凍る湖、沼田真佑という作家について
凍った湖のほとりを延々と歩いている。
沼田真佑という人物の文章を読む際の感覚を、言葉に表すなら概ねこのようになる。
NHK で放送された「3.11からの「ことば」」というドキュメンタリー番組に沼田氏が出演していた。
氏は「死」や「殺す」といった「大振りな言葉」が本当に必要あるのか、そしてそのような言葉を抑制するようになった、というようなことを述べた。そのわけを、人の死を想像できるようになったからではないか、とも話していた。
巨大な欠落――たとえば人の死のような――に直接に触れることなく、代わりにその気配や輪郭をなぞるように描写することで表すのは、そのためなのかもしれない。
綴る言葉は確かに湖の縁をなぞっている。それを読み、辿って歩く。しかしどれだけ進んでも、文章が完結してもなお、湖の実際の規模を知るすべはない。
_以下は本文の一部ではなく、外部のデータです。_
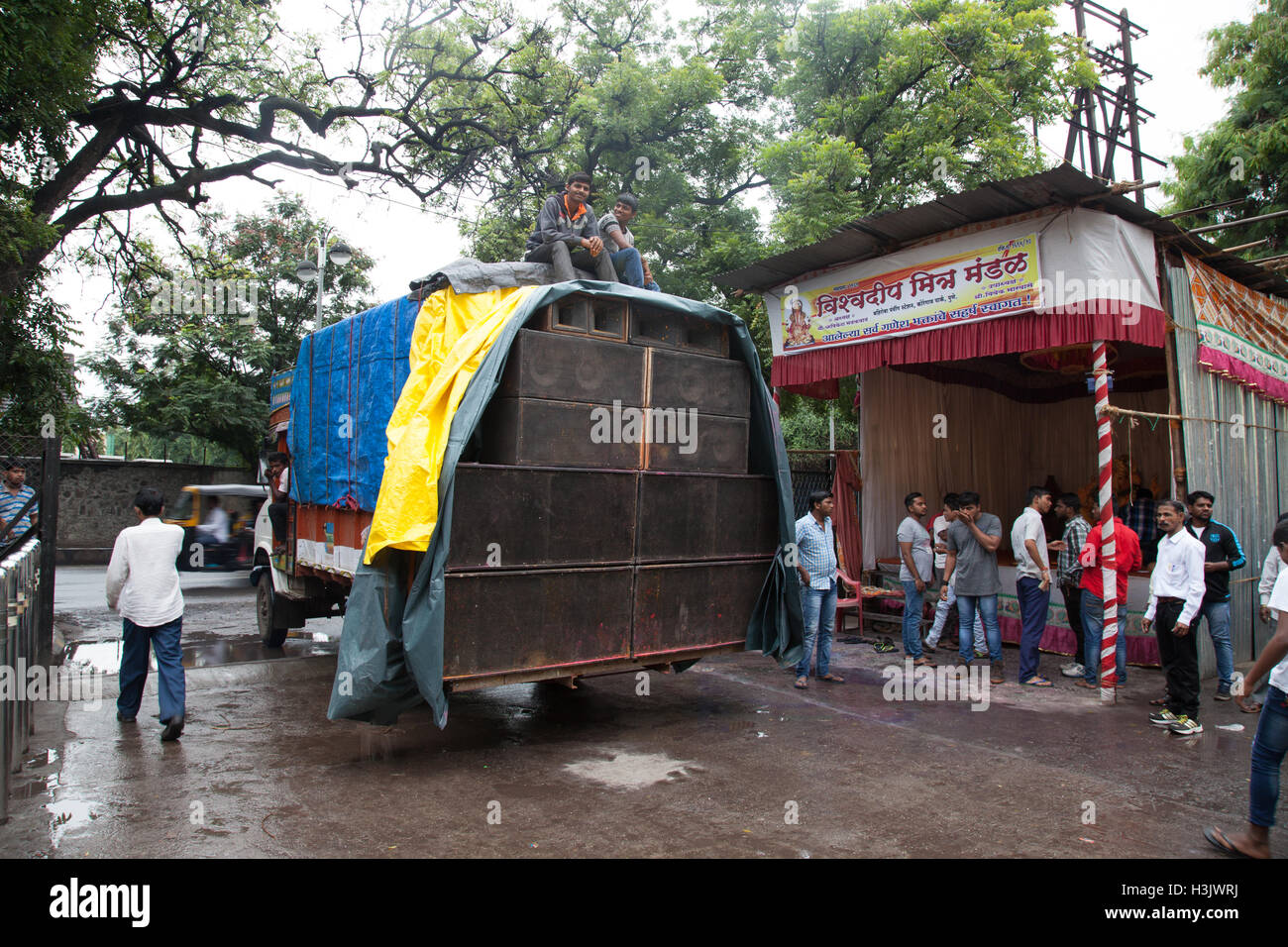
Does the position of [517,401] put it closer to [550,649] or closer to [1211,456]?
[550,649]

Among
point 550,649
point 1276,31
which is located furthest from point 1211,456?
point 1276,31

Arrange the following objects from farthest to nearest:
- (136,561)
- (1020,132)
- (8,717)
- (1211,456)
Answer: (1020,132)
(1211,456)
(136,561)
(8,717)

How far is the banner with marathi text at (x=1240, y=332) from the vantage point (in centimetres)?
840

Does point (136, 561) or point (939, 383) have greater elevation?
point (939, 383)

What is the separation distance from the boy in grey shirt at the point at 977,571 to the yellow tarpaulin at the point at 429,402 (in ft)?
15.8

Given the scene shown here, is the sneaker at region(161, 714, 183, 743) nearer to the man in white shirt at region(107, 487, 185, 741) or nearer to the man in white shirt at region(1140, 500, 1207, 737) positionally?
the man in white shirt at region(107, 487, 185, 741)

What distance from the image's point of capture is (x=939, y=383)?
12242 millimetres

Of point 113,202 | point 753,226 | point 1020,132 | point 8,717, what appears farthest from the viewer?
point 753,226

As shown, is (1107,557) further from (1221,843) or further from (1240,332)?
(1240,332)

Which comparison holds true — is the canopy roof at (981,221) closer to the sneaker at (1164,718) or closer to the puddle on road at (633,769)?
the sneaker at (1164,718)

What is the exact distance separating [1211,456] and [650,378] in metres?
5.91

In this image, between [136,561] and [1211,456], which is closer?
[136,561]
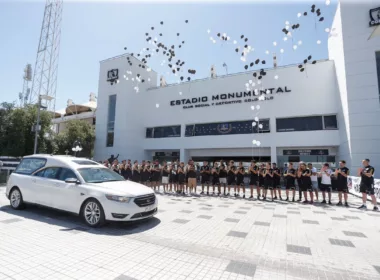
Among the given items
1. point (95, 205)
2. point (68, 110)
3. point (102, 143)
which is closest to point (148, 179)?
point (95, 205)

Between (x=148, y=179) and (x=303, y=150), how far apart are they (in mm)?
13582

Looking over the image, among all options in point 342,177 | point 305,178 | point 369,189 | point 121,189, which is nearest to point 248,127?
point 305,178

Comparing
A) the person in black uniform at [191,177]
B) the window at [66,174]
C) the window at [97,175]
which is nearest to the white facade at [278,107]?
the person in black uniform at [191,177]

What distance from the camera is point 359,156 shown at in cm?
1420

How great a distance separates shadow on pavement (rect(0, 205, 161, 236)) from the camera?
16.2 ft

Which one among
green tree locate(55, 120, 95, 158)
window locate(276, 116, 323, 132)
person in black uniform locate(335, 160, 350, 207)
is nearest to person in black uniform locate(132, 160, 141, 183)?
person in black uniform locate(335, 160, 350, 207)

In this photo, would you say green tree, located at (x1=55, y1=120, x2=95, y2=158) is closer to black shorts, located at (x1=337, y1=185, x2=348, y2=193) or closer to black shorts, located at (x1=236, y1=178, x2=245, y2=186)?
black shorts, located at (x1=236, y1=178, x2=245, y2=186)

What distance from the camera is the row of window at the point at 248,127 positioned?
58.1 feet

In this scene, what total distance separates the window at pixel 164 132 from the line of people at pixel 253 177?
10.8 m

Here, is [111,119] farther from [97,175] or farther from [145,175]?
[97,175]

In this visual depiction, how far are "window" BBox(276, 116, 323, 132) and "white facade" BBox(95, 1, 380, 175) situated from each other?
385 mm

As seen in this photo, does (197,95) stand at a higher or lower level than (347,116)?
higher

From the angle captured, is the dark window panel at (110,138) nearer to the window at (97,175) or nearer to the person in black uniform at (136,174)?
the person in black uniform at (136,174)

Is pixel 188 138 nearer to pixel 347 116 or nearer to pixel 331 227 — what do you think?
pixel 347 116
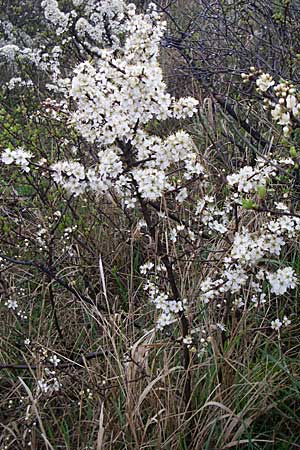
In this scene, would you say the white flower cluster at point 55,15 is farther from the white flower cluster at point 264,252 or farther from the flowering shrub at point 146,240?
the white flower cluster at point 264,252

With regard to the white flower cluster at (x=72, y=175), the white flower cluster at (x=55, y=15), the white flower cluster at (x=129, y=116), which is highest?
the white flower cluster at (x=55, y=15)

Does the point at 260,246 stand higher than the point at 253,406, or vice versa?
the point at 260,246

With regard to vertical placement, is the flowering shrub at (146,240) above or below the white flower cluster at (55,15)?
below

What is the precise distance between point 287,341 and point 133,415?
956 millimetres

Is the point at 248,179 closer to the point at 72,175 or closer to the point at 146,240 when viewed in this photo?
the point at 72,175

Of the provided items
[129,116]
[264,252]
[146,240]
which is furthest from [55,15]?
[264,252]

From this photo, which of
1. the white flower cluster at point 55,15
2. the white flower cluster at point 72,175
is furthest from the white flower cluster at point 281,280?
the white flower cluster at point 55,15

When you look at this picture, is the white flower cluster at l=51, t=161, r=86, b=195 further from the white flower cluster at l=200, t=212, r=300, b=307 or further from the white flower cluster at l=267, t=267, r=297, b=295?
the white flower cluster at l=267, t=267, r=297, b=295

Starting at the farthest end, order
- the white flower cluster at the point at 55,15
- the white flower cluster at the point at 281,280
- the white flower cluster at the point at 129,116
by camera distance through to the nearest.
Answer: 1. the white flower cluster at the point at 55,15
2. the white flower cluster at the point at 281,280
3. the white flower cluster at the point at 129,116

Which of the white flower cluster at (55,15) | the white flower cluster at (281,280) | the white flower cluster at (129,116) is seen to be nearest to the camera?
the white flower cluster at (129,116)

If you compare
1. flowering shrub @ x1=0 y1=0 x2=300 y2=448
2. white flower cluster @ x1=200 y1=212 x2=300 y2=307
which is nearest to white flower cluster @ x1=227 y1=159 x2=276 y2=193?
flowering shrub @ x1=0 y1=0 x2=300 y2=448

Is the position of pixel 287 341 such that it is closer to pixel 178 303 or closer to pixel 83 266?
pixel 178 303

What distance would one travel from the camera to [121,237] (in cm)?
402

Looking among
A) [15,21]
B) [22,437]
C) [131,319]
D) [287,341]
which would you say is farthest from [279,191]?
[15,21]
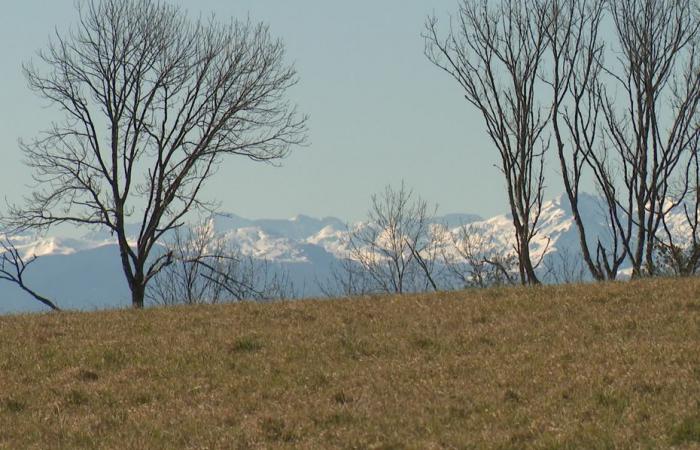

ただ理解できるのは、この凍りついた水面が途方もなく広いということだけだ。
先に述べたドキュメンタリー番組で、氏の作品「早春」(『群像』2019 年 9 月号収録)が取り上げられた。
番組内では、被災地を訪ねたのちに書かれた作品であり、主人公の心境を通して氏の小説や創作に対する見解が綴られている、という文脈で紹介されていた。
確かにそう読むこともできる。しかし私にとって、とある小説家が渇望に駆られて放浪するこの小説は、氏の欠落の取り扱いかたをはっきりと認識した作品である。この文章を綴るためにやむなく再読したが、今でもおそろしさを拭うことができない。
この短い小説の最後の一文が、私の内部にさえも欠落を生じさせた。
一言で、さびしい、と表現すれば近似することができるが、実際にはもっと深く、決定的で、埋めることのない虚ろが存在している。
この欠落は痛まない傷だ。悪化はしないが治癒もしない。春の温みにも融けない氷そのものだ。私はときどき手を当てて、その存在を確かめる。そして、沼田真佑という人物のなかに宿っているであろう欠落について考える。
大いなる欠落を飲み込み、それを言葉に変えてみせる氏の内側には、どれほど広く冷たく凍った湖があるのだろう。
もしも、万が一、それを覗き込んでしまったなら、私は何を失うのだろうか。